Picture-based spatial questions
□ □ □

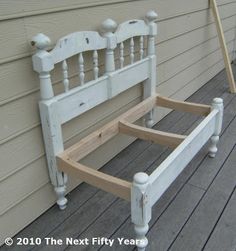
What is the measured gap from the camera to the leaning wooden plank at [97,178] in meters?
1.30

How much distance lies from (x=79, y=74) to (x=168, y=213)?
0.85m

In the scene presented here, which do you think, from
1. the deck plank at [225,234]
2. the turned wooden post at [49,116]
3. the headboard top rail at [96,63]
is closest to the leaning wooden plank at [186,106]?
the headboard top rail at [96,63]

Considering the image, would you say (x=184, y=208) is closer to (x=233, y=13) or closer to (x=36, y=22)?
(x=36, y=22)

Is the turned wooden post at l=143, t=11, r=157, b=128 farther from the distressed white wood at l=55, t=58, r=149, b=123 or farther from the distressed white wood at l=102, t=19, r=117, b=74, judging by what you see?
the distressed white wood at l=102, t=19, r=117, b=74

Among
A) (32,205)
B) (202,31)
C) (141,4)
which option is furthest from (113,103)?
(202,31)

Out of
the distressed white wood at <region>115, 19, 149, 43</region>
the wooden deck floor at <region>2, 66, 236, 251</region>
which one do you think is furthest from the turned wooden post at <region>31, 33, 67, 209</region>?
the distressed white wood at <region>115, 19, 149, 43</region>

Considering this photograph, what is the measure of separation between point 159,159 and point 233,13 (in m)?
2.67

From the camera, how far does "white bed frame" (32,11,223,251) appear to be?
1.29 m

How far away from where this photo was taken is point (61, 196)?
1653 millimetres

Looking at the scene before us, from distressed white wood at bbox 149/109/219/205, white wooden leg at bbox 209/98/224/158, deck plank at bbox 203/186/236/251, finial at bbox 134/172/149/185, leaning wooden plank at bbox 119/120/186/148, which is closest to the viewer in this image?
finial at bbox 134/172/149/185

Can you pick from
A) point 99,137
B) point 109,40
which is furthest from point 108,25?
point 99,137

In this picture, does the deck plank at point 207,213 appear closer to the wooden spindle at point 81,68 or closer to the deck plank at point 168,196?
the deck plank at point 168,196

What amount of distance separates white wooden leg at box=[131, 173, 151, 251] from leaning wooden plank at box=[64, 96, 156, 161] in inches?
17.1

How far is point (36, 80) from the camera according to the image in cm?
140
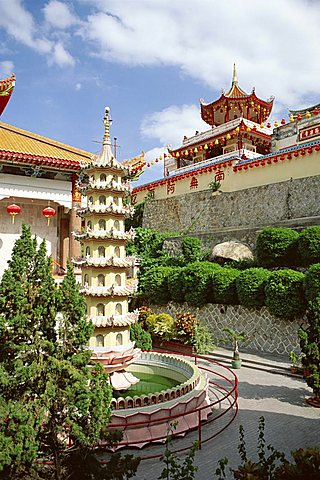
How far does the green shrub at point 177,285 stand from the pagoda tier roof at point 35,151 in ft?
22.8

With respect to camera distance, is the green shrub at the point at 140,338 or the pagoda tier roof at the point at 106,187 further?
the green shrub at the point at 140,338

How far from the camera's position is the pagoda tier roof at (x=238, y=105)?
32969 millimetres

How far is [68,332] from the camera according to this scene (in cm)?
569

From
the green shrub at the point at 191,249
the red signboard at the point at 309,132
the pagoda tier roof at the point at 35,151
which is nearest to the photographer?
the pagoda tier roof at the point at 35,151

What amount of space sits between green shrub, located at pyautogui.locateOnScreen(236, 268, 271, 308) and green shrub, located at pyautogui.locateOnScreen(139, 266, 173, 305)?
4880mm

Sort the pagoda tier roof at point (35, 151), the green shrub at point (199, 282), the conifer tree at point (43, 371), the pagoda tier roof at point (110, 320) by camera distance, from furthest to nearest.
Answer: the green shrub at point (199, 282) < the pagoda tier roof at point (35, 151) < the pagoda tier roof at point (110, 320) < the conifer tree at point (43, 371)

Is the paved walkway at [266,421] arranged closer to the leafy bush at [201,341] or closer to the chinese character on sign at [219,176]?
the leafy bush at [201,341]

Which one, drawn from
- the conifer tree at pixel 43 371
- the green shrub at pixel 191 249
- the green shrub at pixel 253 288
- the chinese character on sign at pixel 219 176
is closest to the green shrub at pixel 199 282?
the green shrub at pixel 253 288

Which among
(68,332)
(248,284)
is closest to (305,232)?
(248,284)

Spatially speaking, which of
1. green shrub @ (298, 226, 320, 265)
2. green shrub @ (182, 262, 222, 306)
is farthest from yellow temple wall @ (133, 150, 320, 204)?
green shrub @ (182, 262, 222, 306)

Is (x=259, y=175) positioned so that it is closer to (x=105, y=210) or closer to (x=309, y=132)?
(x=309, y=132)

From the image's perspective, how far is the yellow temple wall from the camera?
847 inches

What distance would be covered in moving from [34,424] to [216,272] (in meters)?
14.4

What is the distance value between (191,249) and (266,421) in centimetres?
1339
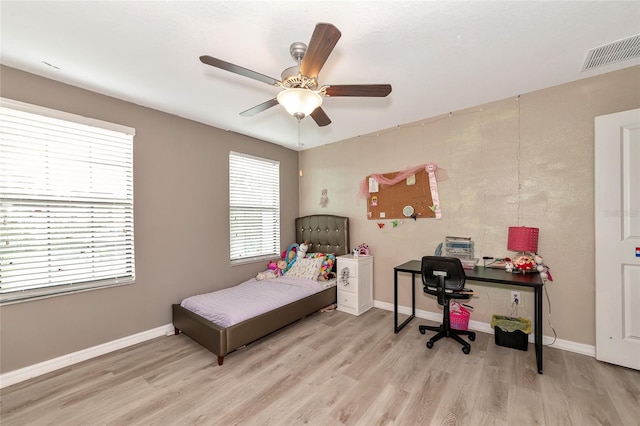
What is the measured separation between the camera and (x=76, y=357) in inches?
92.3

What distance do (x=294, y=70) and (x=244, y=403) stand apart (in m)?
2.35

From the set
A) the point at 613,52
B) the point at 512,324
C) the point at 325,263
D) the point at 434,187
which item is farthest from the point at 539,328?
the point at 325,263

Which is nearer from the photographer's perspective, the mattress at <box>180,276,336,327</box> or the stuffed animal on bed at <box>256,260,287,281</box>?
the mattress at <box>180,276,336,327</box>

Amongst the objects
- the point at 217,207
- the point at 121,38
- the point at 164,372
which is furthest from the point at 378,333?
the point at 121,38

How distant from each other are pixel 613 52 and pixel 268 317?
12.2 feet

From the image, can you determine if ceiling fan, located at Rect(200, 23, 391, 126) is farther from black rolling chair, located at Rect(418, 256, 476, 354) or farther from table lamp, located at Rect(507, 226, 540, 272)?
table lamp, located at Rect(507, 226, 540, 272)

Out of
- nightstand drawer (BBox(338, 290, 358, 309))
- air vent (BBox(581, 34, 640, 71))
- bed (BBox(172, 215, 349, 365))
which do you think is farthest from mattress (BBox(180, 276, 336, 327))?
air vent (BBox(581, 34, 640, 71))

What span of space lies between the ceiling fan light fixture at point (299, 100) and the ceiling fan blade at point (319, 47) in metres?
0.11

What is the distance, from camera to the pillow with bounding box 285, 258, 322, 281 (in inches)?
143

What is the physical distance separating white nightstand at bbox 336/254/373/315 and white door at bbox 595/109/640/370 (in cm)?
224

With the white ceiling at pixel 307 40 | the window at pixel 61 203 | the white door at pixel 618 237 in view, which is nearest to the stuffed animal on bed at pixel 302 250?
the window at pixel 61 203

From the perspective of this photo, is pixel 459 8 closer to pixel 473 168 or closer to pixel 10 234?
pixel 473 168

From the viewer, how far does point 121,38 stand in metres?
1.78

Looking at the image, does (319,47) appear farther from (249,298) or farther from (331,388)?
(249,298)
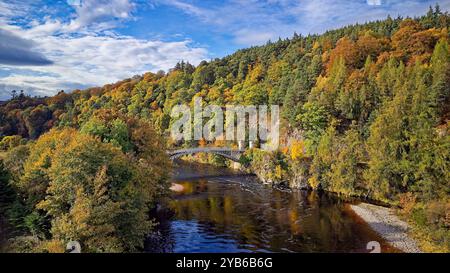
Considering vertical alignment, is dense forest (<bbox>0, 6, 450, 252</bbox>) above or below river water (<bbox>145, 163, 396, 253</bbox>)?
above

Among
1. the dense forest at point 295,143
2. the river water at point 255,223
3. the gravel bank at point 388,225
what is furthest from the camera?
→ the gravel bank at point 388,225

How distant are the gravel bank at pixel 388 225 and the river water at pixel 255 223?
0.84m

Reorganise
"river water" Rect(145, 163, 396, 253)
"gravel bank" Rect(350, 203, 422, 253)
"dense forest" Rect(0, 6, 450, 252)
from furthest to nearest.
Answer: "gravel bank" Rect(350, 203, 422, 253), "river water" Rect(145, 163, 396, 253), "dense forest" Rect(0, 6, 450, 252)

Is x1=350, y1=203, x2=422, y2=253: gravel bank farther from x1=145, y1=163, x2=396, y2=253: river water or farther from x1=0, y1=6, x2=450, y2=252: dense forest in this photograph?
x1=0, y1=6, x2=450, y2=252: dense forest

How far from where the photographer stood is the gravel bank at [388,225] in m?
28.3

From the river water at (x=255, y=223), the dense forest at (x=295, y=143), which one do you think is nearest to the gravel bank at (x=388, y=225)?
the river water at (x=255, y=223)

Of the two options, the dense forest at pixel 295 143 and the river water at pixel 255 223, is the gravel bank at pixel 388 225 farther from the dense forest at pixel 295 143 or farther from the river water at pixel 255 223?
the dense forest at pixel 295 143

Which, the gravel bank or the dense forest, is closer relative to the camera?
the dense forest

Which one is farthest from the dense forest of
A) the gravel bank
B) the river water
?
the river water

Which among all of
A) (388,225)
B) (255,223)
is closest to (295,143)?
(388,225)

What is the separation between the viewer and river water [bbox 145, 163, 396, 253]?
2770cm

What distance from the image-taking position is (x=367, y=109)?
5444 centimetres

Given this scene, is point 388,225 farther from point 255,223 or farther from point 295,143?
point 295,143

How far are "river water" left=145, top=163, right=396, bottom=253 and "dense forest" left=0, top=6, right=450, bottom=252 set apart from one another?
9.50 feet
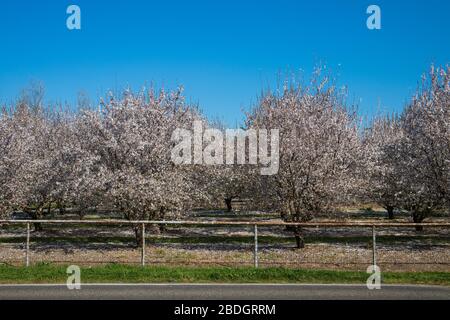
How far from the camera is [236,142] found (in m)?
22.3

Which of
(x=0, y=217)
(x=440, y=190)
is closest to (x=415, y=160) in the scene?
(x=440, y=190)

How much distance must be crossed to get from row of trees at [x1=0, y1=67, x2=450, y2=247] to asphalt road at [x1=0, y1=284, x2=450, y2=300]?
23.8 ft

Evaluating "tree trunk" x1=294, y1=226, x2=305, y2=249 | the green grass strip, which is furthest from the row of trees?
the green grass strip

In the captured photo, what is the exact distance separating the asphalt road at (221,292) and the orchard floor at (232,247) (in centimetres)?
339

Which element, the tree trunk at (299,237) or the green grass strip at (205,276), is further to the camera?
the tree trunk at (299,237)

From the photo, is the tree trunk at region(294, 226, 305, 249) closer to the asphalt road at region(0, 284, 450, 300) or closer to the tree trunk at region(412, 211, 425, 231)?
the asphalt road at region(0, 284, 450, 300)

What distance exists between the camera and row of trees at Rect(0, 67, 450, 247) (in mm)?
17641

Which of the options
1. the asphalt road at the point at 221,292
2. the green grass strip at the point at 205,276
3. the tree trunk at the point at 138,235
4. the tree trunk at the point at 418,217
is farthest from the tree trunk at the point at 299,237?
the tree trunk at the point at 418,217

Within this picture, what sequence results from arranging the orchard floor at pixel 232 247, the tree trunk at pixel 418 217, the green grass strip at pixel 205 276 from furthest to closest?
the tree trunk at pixel 418 217, the orchard floor at pixel 232 247, the green grass strip at pixel 205 276

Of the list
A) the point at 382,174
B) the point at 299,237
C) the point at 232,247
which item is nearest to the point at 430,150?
the point at 382,174

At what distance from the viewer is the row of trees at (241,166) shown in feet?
57.9

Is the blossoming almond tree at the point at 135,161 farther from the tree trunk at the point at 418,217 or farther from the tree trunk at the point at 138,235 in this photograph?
the tree trunk at the point at 418,217

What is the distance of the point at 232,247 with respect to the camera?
1798 cm

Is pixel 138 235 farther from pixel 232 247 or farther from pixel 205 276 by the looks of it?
pixel 205 276
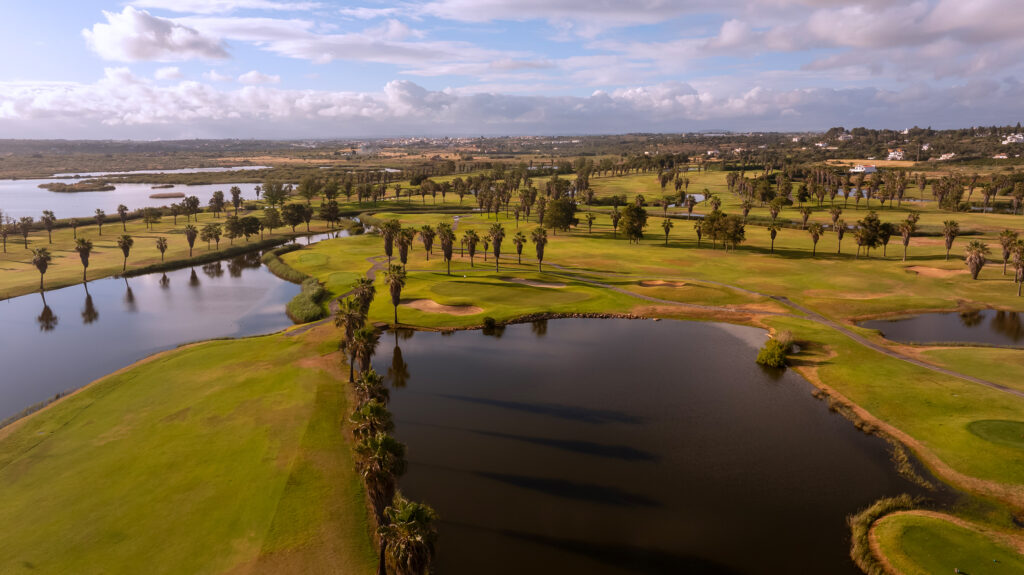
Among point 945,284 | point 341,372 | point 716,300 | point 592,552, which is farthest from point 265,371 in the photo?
point 945,284

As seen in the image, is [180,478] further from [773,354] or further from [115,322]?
[773,354]

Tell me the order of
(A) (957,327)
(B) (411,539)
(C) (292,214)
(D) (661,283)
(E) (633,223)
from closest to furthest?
1. (B) (411,539)
2. (A) (957,327)
3. (D) (661,283)
4. (E) (633,223)
5. (C) (292,214)

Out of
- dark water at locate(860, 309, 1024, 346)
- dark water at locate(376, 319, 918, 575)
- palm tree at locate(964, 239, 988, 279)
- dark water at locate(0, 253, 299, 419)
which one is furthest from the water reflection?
palm tree at locate(964, 239, 988, 279)

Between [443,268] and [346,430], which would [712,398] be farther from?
[443,268]

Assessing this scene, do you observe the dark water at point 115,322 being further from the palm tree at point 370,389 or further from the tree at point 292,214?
the tree at point 292,214

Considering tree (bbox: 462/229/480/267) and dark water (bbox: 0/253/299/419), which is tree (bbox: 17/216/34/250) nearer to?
dark water (bbox: 0/253/299/419)

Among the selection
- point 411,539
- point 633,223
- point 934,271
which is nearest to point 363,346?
point 411,539
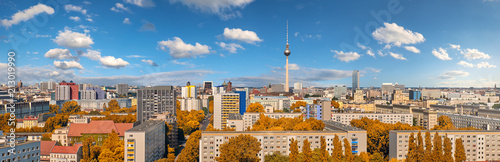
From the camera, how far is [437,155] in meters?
23.6

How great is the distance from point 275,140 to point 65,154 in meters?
19.8

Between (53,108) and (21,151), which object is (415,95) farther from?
(21,151)

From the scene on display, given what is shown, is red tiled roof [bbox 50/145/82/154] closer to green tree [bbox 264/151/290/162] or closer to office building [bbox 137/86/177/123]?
office building [bbox 137/86/177/123]

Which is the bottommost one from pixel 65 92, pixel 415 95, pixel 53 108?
pixel 53 108

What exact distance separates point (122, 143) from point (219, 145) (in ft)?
29.2

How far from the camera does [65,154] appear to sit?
89.7 ft

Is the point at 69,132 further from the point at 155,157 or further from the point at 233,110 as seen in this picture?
the point at 233,110

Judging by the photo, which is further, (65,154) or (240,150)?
(65,154)

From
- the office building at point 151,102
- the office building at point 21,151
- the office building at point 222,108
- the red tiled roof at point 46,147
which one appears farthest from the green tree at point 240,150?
the office building at point 151,102

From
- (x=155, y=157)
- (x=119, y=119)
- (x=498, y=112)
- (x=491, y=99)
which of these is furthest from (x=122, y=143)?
(x=491, y=99)

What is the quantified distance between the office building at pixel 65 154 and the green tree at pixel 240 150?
13.8 meters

□ □ □

## What the exercise asks
Exact repetition is required for the lines from the one that contains "How far from the camera does" through the final line; leave out everything else.

## Exercise result
How far from the camera does [65,154] appear to sit?
89.7 ft

Is the point at 69,132 further from the point at 155,157 or further from the point at 233,110 as seen in this picture?
the point at 233,110

Judging by the photo, which is further, (65,154) or (240,150)?
(65,154)

From
- the office building at point 151,102
- the office building at point 21,151
- the office building at point 222,108
- the red tiled roof at point 46,147
which one appears farthest from the green tree at point 240,150?
the office building at point 151,102

From
- (x=155, y=157)
- (x=119, y=119)
- (x=498, y=112)
- (x=491, y=99)
which of these is furthest from (x=122, y=143)?
(x=491, y=99)

What is the quantified distance between the office building at pixel 65 154 and the green tree at pixel 240 150?
13.8 meters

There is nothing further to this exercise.